Desde el poblado debían haber advertido el chispazo que iluminó el Instituto. Una sirena de alarma empezó a sonar en un extremo, se iluminaron las ventanas de las casitas ocupadas por la guardia y recorrió el campo el haz deslumbrante de un reflector. Hizo salir de la oscuridad las dunas de nieve, los postes enrejados de los cables de alta tensión y, después de resbalar por la tapia que circundaba el Instituto, quedó fijo en la puerta. Junto a ella se agitaban unas pequeñas figuras negras.

—¿Quién… hay allí? —preguntó Kostenko jadeante.

—La guardia. Las milicias, seguramente… —Piskunov se detuvo y se restregó los ojos. Tenía la voz entrecortada—. Han cerrado… la puerta. ¡Muy bien! Eso es… que Mutra sigue allí.

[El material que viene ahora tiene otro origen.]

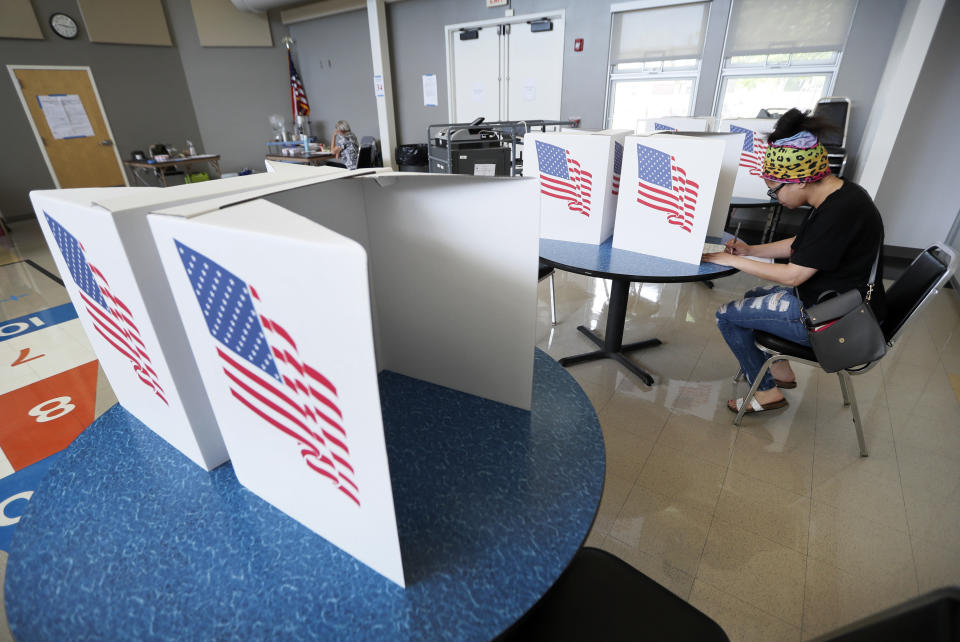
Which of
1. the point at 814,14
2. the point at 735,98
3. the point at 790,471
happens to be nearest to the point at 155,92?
the point at 735,98

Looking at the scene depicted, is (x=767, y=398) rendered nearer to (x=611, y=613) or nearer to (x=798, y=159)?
(x=798, y=159)

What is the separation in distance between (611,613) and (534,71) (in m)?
6.16

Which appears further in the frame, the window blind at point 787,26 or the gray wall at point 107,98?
the gray wall at point 107,98

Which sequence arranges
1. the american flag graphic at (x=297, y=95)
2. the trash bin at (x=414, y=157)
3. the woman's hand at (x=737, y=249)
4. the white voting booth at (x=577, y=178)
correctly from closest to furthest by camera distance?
the white voting booth at (x=577, y=178) < the woman's hand at (x=737, y=249) < the trash bin at (x=414, y=157) < the american flag graphic at (x=297, y=95)

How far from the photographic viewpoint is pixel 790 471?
171 cm

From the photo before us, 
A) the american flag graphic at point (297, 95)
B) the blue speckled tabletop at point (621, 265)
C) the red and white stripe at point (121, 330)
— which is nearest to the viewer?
the red and white stripe at point (121, 330)

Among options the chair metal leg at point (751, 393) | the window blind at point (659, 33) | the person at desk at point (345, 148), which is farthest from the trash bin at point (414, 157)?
the chair metal leg at point (751, 393)

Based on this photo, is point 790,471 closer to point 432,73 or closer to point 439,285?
point 439,285

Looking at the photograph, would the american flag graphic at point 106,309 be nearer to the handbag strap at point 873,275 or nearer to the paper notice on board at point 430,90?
the handbag strap at point 873,275

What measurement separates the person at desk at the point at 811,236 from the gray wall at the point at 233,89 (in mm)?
8019

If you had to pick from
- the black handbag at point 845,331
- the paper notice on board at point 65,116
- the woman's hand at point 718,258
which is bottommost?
the black handbag at point 845,331

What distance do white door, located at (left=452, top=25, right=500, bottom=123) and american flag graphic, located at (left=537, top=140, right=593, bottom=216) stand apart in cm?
475

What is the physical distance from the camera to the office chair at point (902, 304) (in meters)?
1.47

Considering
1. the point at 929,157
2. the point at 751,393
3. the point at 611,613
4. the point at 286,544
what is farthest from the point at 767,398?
the point at 929,157
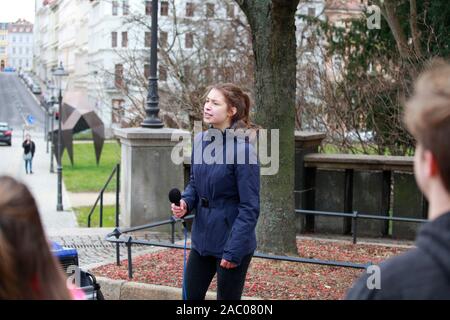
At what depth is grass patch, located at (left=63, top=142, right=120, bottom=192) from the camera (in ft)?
108

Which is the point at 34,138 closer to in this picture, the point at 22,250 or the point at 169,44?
the point at 169,44

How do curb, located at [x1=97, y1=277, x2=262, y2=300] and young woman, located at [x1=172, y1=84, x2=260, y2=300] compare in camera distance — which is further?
curb, located at [x1=97, y1=277, x2=262, y2=300]

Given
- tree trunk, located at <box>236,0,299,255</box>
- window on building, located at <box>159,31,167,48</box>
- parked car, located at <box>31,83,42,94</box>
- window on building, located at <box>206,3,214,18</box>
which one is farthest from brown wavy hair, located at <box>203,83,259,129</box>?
parked car, located at <box>31,83,42,94</box>

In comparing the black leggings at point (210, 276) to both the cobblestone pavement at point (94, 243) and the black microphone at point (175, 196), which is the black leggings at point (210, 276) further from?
the cobblestone pavement at point (94, 243)

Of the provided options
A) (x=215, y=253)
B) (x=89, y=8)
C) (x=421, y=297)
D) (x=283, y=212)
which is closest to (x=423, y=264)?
(x=421, y=297)

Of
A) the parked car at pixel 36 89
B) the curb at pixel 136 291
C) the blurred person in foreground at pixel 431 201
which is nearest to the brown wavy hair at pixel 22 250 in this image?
the blurred person in foreground at pixel 431 201

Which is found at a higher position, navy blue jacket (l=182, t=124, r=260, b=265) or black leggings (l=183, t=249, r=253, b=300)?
navy blue jacket (l=182, t=124, r=260, b=265)

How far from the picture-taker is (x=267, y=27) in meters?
8.27

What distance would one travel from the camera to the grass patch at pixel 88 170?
108ft

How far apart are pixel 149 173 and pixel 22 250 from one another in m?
9.50

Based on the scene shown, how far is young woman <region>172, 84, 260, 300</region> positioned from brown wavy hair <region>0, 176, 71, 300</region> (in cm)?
267

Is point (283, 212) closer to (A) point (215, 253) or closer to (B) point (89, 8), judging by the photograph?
(A) point (215, 253)

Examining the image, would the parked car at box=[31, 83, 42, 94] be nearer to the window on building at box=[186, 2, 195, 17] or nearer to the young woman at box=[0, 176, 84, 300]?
the window on building at box=[186, 2, 195, 17]

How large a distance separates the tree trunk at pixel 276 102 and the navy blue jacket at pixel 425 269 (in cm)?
629
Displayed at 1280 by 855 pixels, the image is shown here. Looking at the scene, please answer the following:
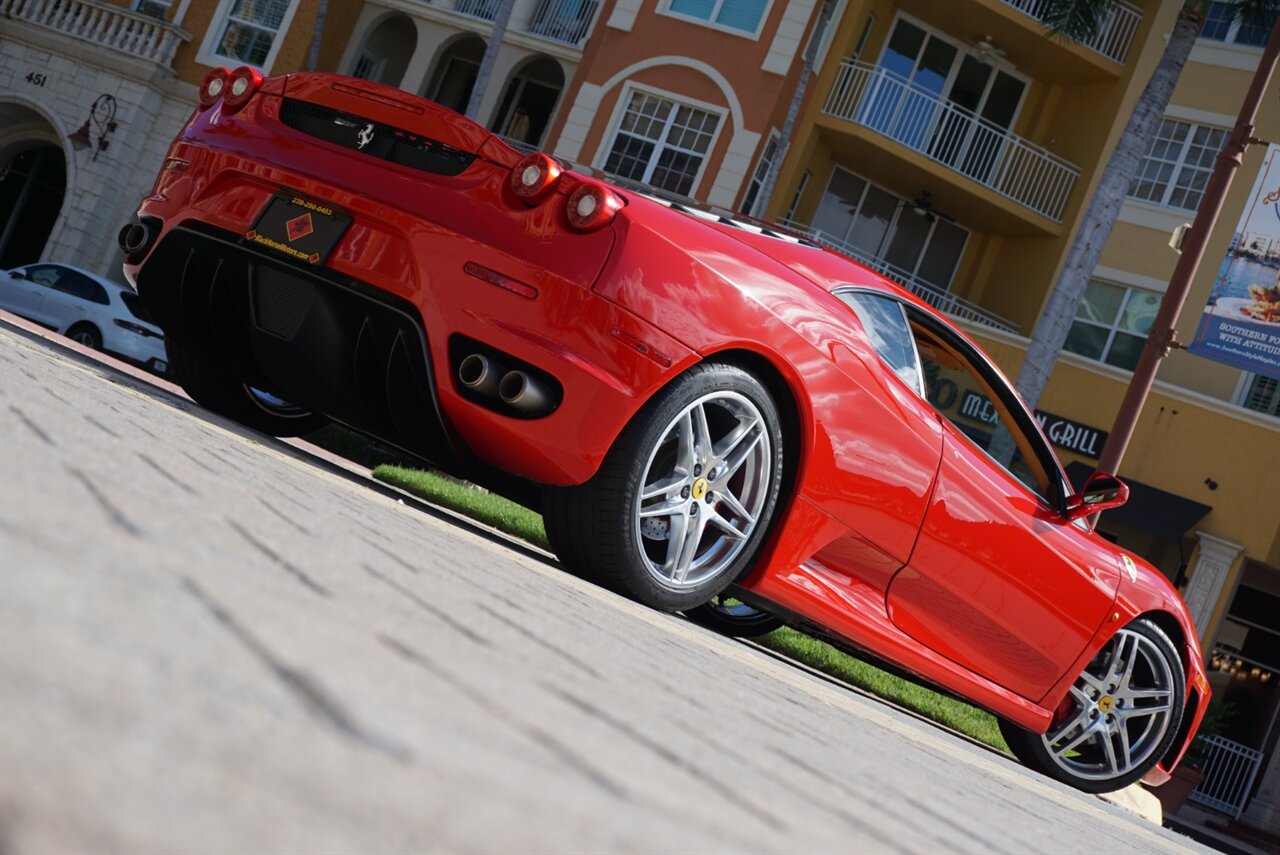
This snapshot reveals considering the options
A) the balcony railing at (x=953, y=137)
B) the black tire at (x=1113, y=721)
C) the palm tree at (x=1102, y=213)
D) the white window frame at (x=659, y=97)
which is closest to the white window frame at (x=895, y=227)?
the balcony railing at (x=953, y=137)

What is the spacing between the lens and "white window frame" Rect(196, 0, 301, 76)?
27.4m

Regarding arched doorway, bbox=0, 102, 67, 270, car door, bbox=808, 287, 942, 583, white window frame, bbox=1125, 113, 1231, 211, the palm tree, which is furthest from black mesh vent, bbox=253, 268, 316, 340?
arched doorway, bbox=0, 102, 67, 270

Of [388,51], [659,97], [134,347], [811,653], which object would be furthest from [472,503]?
[388,51]

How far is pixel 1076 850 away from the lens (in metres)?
2.30

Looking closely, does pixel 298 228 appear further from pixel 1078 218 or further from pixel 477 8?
pixel 477 8

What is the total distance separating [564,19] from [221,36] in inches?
279

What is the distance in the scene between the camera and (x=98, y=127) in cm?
2706

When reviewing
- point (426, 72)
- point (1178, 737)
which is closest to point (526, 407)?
point (1178, 737)

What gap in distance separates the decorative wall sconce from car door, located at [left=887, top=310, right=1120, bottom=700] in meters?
25.1

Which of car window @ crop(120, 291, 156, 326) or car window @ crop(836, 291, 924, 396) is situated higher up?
car window @ crop(836, 291, 924, 396)

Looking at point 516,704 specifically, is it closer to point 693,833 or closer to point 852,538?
point 693,833

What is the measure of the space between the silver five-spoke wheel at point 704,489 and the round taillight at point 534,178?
738mm

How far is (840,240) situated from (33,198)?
1846 centimetres

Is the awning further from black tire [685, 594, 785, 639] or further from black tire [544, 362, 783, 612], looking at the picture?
black tire [544, 362, 783, 612]
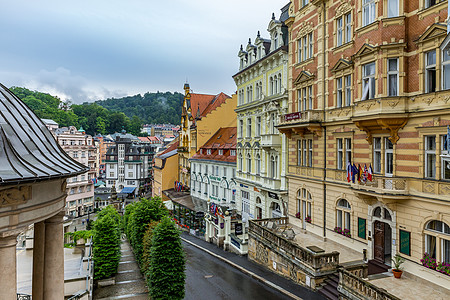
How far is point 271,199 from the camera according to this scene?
29.4m

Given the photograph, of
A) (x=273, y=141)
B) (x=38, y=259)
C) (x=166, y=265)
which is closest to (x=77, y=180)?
(x=273, y=141)

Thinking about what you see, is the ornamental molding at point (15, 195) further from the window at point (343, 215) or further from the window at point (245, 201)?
the window at point (245, 201)

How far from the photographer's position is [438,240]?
570 inches

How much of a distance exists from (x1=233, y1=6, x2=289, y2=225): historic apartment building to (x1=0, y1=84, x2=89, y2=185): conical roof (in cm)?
2050

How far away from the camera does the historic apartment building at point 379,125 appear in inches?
578

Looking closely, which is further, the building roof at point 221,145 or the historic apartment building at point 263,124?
the building roof at point 221,145

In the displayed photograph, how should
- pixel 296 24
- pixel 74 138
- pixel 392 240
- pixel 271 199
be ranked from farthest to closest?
1. pixel 74 138
2. pixel 271 199
3. pixel 296 24
4. pixel 392 240

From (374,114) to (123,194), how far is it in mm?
80949

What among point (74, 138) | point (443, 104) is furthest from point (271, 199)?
point (74, 138)

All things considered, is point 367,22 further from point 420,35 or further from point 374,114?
point 374,114

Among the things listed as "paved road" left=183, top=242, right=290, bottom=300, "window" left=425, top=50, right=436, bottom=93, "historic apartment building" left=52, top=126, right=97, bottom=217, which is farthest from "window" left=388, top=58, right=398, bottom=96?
"historic apartment building" left=52, top=126, right=97, bottom=217

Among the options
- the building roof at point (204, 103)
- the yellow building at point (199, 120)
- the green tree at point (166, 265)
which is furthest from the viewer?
the building roof at point (204, 103)

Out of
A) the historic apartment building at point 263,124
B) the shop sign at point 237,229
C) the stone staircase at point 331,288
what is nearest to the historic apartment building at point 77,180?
the historic apartment building at point 263,124

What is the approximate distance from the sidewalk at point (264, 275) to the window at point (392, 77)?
11250mm
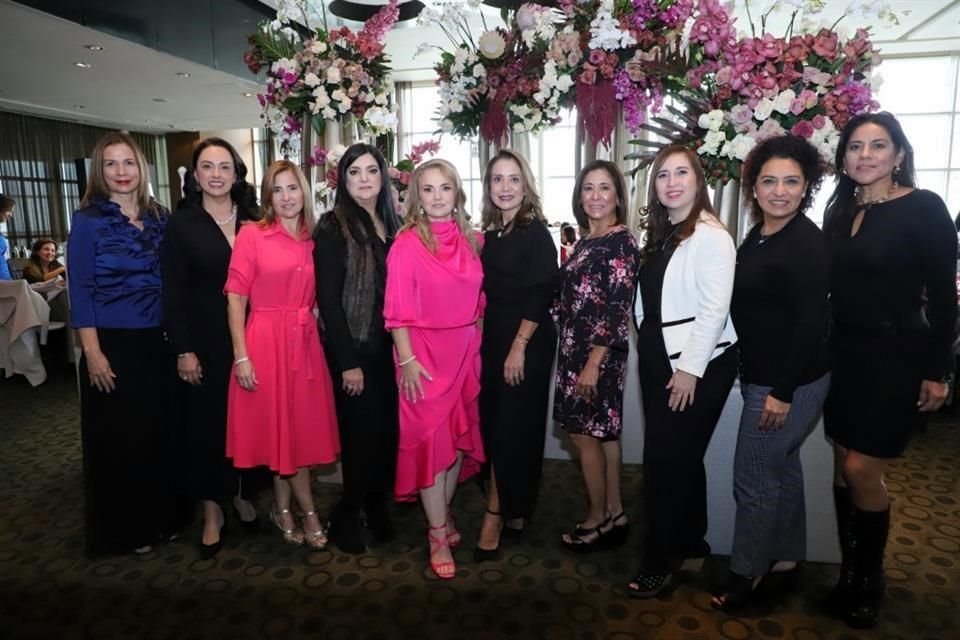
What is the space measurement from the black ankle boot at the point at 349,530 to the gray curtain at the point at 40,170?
10.2 m

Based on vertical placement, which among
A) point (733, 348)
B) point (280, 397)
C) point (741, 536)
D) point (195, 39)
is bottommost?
point (741, 536)

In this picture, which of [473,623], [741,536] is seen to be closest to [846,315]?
[741,536]

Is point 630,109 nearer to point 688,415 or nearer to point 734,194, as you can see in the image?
point 734,194

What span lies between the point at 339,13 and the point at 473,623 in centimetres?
584

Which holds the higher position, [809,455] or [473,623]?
[809,455]

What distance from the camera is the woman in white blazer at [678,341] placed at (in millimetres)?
2068

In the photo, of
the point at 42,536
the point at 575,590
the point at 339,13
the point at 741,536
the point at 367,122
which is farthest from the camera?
the point at 339,13

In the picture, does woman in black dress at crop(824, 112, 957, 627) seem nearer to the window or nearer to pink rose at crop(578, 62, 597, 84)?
pink rose at crop(578, 62, 597, 84)

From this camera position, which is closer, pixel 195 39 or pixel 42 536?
pixel 42 536

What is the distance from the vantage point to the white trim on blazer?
2043 millimetres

Al parecer había sido declarada la alarma. Ahora no era ya un reflector, sino tres los que corrían a lo largo de los muros del Instituto. A su luz azul se veía bailar los remolinos de nieve. A través del estrépito y del aullido del viento se escuchaban gritos. Alguien maldecía, rabioso. Por fin empezaron a rugir unos motores y se oyó el rechinar de las orugas. Los gigantescos bulldozers salían del parque.

—Mire usted, Kostenko —profirió Piskunov—. Fíjese bien. Asiste usted a la batida más extraordinaria que conoce la historia de la Humanidad. ¡Fíjese bien, Kostenko!

Kostenko miró de reojo a Piskunov. Le pareció que por el rostro del ingeniero corrían lágrimas. Pero podían ser lágrimas provocadas por el viento.

Entretanto, el rechinar de las orugas no se escuchaba ya a la espalda, sino que se había desplazado hacia la derecha. Los tractores habían salido a la carretera. Podían distinguirse ya las luces trémulas de los faros. Eran cinco.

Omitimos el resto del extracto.